DIRECTIONS: The records that follow must all be duplicated exactly.
☆ ☆ ☆ ☆
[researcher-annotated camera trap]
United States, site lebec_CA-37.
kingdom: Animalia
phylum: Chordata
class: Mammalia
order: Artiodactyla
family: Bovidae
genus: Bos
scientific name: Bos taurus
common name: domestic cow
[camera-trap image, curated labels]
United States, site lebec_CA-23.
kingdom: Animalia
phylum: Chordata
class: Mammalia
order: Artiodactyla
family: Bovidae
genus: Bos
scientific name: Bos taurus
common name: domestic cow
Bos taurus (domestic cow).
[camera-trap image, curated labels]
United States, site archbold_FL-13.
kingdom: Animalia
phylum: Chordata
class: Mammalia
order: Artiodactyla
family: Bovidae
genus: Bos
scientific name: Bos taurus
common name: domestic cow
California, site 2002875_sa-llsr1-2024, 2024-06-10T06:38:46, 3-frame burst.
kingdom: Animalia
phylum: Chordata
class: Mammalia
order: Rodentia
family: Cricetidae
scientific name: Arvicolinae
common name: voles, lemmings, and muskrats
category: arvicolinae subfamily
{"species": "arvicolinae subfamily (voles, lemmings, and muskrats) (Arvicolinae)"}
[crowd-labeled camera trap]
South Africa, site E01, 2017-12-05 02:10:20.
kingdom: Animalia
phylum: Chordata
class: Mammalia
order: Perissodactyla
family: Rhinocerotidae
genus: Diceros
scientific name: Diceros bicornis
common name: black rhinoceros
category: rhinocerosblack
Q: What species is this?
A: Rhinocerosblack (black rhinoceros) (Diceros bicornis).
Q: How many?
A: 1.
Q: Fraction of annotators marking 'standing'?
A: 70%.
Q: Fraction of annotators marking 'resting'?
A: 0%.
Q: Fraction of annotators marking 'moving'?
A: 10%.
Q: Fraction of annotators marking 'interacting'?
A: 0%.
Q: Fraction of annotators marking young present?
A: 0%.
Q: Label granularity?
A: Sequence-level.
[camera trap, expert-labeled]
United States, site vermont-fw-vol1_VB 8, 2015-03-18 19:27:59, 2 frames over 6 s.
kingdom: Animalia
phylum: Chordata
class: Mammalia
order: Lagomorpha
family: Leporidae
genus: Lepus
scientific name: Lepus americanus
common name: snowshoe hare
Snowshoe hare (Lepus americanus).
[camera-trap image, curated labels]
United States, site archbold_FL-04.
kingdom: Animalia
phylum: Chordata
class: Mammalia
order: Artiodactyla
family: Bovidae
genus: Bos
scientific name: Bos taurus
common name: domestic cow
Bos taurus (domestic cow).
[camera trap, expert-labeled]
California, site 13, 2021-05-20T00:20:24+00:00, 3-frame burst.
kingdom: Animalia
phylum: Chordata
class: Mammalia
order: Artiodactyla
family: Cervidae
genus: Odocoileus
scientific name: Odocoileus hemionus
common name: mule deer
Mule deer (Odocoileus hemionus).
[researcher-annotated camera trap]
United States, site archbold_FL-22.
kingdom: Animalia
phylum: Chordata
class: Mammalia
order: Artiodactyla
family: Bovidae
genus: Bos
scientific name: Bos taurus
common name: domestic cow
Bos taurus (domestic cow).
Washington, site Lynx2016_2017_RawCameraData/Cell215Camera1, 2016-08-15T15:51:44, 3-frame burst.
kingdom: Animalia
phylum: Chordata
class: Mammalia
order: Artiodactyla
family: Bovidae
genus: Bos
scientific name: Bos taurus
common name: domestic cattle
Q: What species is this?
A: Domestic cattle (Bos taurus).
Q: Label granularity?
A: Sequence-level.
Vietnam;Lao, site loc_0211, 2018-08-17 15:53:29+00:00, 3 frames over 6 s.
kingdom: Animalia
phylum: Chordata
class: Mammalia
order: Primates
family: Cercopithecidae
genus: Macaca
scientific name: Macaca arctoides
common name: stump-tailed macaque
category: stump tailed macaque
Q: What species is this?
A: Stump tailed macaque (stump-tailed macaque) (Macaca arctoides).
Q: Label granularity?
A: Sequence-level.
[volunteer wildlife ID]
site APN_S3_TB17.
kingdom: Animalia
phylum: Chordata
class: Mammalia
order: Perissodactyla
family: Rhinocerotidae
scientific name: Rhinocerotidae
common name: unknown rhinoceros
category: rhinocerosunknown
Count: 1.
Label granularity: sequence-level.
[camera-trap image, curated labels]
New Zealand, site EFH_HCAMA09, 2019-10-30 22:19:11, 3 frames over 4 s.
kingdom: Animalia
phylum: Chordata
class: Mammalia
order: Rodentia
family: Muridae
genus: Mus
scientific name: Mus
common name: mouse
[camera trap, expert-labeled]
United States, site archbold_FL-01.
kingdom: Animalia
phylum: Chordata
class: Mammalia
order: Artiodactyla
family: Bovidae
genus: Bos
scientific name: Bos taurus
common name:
☆ ☆ ☆ ☆
RESPONSE:
[researcher-annotated camera trap]
United States, site lebec_CA-37.
kingdom: Animalia
phylum: Chordata
class: Mammalia
order: Artiodactyla
family: Bovidae
genus: Bos
scientific name: Bos taurus
common name: domestic cow
[camera-trap image, curated labels]
United States, site lebec_CA-23.
kingdom: Animalia
phylum: Chordata
class: Mammalia
order: Artiodactyla
family: Bovidae
genus: Bos
scientific name: Bos taurus
common name: domestic cow
Bos taurus (domestic cow).
[camera-trap image, curated labels]
United States, site archbold_FL-13.
kingdom: Animalia
phylum: Chordata
class: Mammalia
order: Artiodactyla
family: Bovidae
genus: Bos
scientific name: Bos taurus
common name: domestic cow
California, site 2002875_sa-llsr1-2024, 2024-06-10T06:38:46, 3-frame burst.
kingdom: Animalia
phylum: Chordata
class: Mammalia
order: Rodentia
family: Cricetidae
scientific name: Arvicolinae
common name: voles, lemmings, and muskrats
category: arvicolinae subfamily
{"species": "arvicolinae subfamily (voles, lemmings, and muskrats) (Arvicolinae)"}
[crowd-labeled camera trap]
South Africa, site E01, 2017-12-05 02:10:20.
kingdom: Animalia
phylum: Chordata
class: Mammalia
order: Perissodactyla
family: Rhinocerotidae
genus: Diceros
scientific name: Diceros bicornis
common name: black rhinoceros
category: rhinocerosblack
Q: What species is this?
A: Rhinocerosblack (black rhinoceros) (Diceros bicornis).
Q: How many?
A: 1.
Q: Fraction of annotators marking 'standing'?
A: 70%.
Q: Fraction of annotators marking 'resting'?
A: 0%.
Q: Fraction of annotators marking 'moving'?
A: 10%.
Q: Fraction of annotators marking 'interacting'?
A: 0%.
Q: Fraction of annotators marking young present?
A: 0%.
Q: Label granularity?
A: Sequence-level.
[camera trap, expert-labeled]
United States, site vermont-fw-vol1_VB 8, 2015-03-18 19:27:59, 2 frames over 6 s.
kingdom: Animalia
phylum: Chordata
class: Mammalia
order: Lagomorpha
family: Leporidae
genus: Lepus
scientific name: Lepus americanus
common name: snowshoe hare
Snowshoe hare (Lepus americanus).
[camera-trap image, curated labels]
United States, site archbold_FL-04.
kingdom: Animalia
phylum: Chordata
class: Mammalia
order: Artiodactyla
family: Bovidae
genus: Bos
scientific name: Bos taurus
common name: domestic cow
Bos taurus (domestic cow).
[camera trap, expert-labeled]
California, site 13, 2021-05-20T00:20:24+00:00, 3-frame burst.
kingdom: Animalia
phylum: Chordata
class: Mammalia
order: Artiodactyla
family: Cervidae
genus: Odocoileus
scientific name: Odocoileus hemionus
common name: mule deer
Mule deer (Odocoileus hemionus).
[researcher-annotated camera trap]
United States, site archbold_FL-22.
kingdom: Animalia
phylum: Chordata
class: Mammalia
order: Artiodactyla
family: Bovidae
genus: Bos
scientific name: Bos taurus
common name: domestic cow
Bos taurus (domestic cow).
Washington, site Lynx2016_2017_RawCameraData/Cell215Camera1, 2016-08-15T15:51:44, 3-frame burst.
kingdom: Animalia
phylum: Chordata
class: Mammalia
order: Artiodactyla
family: Bovidae
genus: Bos
scientific name: Bos taurus
common name: domestic cattle
Q: What species is this?
A: Domestic cattle (Bos taurus).
Q: Label granularity?
A: Sequence-level.
Vietnam;Lao, site loc_0211, 2018-08-17 15:53:29+00:00, 3 frames over 6 s.
kingdom: Animalia
phylum: Chordata
class: Mammalia
order: Primates
family: Cercopithecidae
genus: Macaca
scientific name: Macaca arctoides
common name: stump-tailed macaque
category: stump tailed macaque
Q: What species is this?
A: Stump tailed macaque (stump-tailed macaque) (Macaca arctoides).
Q: Label granularity?
A: Sequence-level.
[volunteer wildlife ID]
site APN_S3_TB17.
kingdom: Animalia
phylum: Chordata
class: Mammalia
order: Perissodactyla
family: Rhinocerotidae
scientific name: Rhinocerotidae
common name: unknown rhinoceros
category: rhinocerosunknown
Count: 1.
Label granularity: sequence-level.
[camera-trap image, curated labels]
New Zealand, site EFH_HCAMA09, 2019-10-30 22:19:11, 3 frames over 4 s.
kingdom: Animalia
phylum: Chordata
class: Mammalia
order: Rodentia
family: Muridae
genus: Mus
scientific name: Mus
common name: mouse
[camera trap, expert-labeled]
United States, site archbold_FL-01.
kingdom: Animalia
phylum: Chordata
class: Mammalia
order: Artiodactyla
family: Bovidae
genus: Bos
scientific name: Bos taurus
common name:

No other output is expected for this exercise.